Q30 of 37 · API testing
Walk through how you'd test eventual consistency in a distributed system.
Short answer
Short answer: Tests must wait for convergence, not assume it. Poll for the expected state with a sensible timeout. Don't assert immediately after a write. Test the read-after-write SLA explicitly. Add chaos: simulate replication lag, network partitions, and verify the system converges within bounds.
Detail
In an eventually consistent system, a write to one node isn't immediately visible at all read replicas. Test designs that assume immediate visibility flake under load and break against real production behaviour.
The fundamental shift: replace "assert immediately after write" with "wait for convergence."
// ❌ Wrong — assumes synchronous propagation
test('user appears in list after create', async () => {
const user = await createUser({ email: 'a@x.com' });
const list = await listUsers();
expect(list).toContainEqual(user); // flake on replication lag
});
// ✅ Right — wait for convergence
test('user appears in list after create', async () => {
const user = await createUser({ email: 'a@x.com' });
await waitFor(async () => {
const list = await listUsers();
return list.some((u) => u.id === user.id);
}, { timeout: 5000 });
});
The SLA conversation: every eventually consistent system has a real (or claimed) convergence window — milliseconds for in-region replicas, seconds for cross-region, minutes for some search index pipelines. Tests should encode the SLA:
// Read-your-writes SLA: 1 second
await waitFor(predicate, { timeout: 1000 });
A failing test now means "the SLA was violated," not "tests are flaky."
What to test:
1. Read-your-writes. After a write, a read from the same client should see it (often guaranteed by routing to the primary). Verify the SLA holds.
2. Cross-replica visibility. Write to one region; read from another — measure how long convergence takes. Bonus: assert it's within target.
3. Index lag. After creating a record, query a secondary index (search, materialised view). May take longer; SLA is wider.
4. Convergence under load. Send 1000 writes; assert that within N seconds, all reads return the full set.
5. Conflict resolution (CRDTs, last-write-wins). Concurrent writes from two regions: which wins? Document and test the resolution policy.
6. Failure cases.
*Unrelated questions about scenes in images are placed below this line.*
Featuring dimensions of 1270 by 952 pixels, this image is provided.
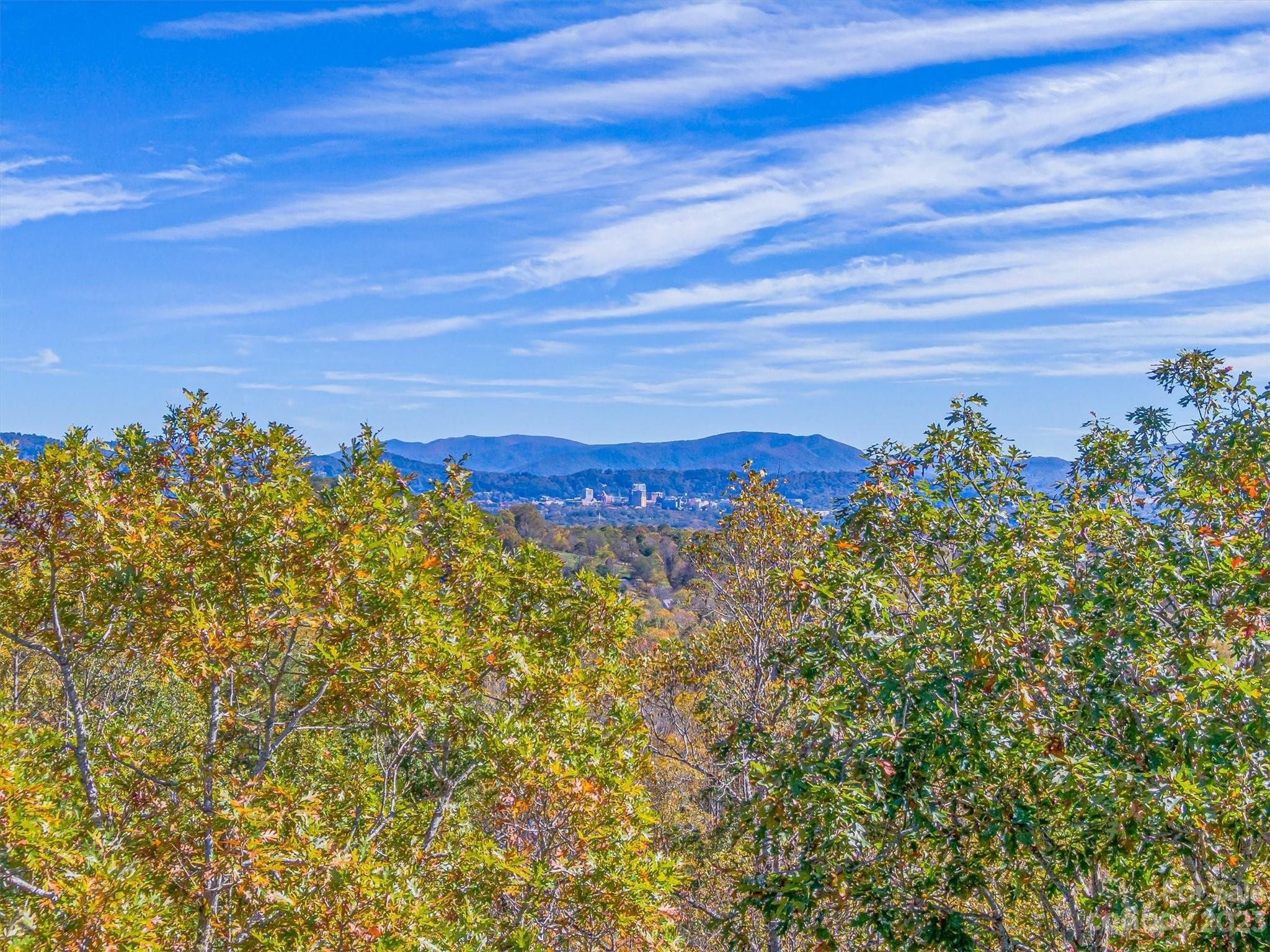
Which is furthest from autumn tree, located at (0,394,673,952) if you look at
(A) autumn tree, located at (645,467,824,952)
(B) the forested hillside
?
(A) autumn tree, located at (645,467,824,952)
Replication lag spikes, replica down — does the system surface stale data with a marker, or refuse the read, or retry?
Tooling:
- Polling helpers (
waitFor,eventually,Awaitilityin JVM) — the standard pattern. - Chaos tools (Toxiproxy, Chaos Mesh) — inject latency between replicas to test convergence under stress.
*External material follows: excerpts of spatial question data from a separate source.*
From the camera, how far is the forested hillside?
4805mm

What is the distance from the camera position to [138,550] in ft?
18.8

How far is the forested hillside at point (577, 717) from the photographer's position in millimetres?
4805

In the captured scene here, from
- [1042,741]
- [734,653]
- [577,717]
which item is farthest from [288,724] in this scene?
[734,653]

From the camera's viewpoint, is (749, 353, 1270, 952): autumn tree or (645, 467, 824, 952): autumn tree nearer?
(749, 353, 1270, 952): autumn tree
- Test environments with replication — many staging environments are single-node, hiding bugs the production multi-node will surface. Push for at-least-two-replica staging.
The honest test design:
- Slowest expected convergence drives the timeout.
- The faster path is asserted separately.
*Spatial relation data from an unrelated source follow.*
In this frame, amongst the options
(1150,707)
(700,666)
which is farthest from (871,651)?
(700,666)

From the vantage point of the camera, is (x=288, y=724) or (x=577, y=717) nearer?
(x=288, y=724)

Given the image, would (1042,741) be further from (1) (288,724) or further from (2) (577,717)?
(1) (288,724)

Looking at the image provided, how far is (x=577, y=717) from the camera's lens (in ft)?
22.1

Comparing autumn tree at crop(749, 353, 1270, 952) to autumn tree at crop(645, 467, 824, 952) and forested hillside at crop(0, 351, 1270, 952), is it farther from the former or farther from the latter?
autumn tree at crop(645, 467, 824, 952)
- Failures point at SLA violation, not test flake.
Anti-patterns:
Thread.sleep(2000)— too short under load, too slow when convergence is fast.- Disabling tests during "known replication delays" — these are real bugs the test should surface.
- Testing only on a single-node dev environment — production is the multi-node case; bugs hide otherwise.
The senior signal: testing convergence as a property with a measurable SLA, using polling with timeouts, and treating slow convergence as the test target rather than a nuisance to wait through.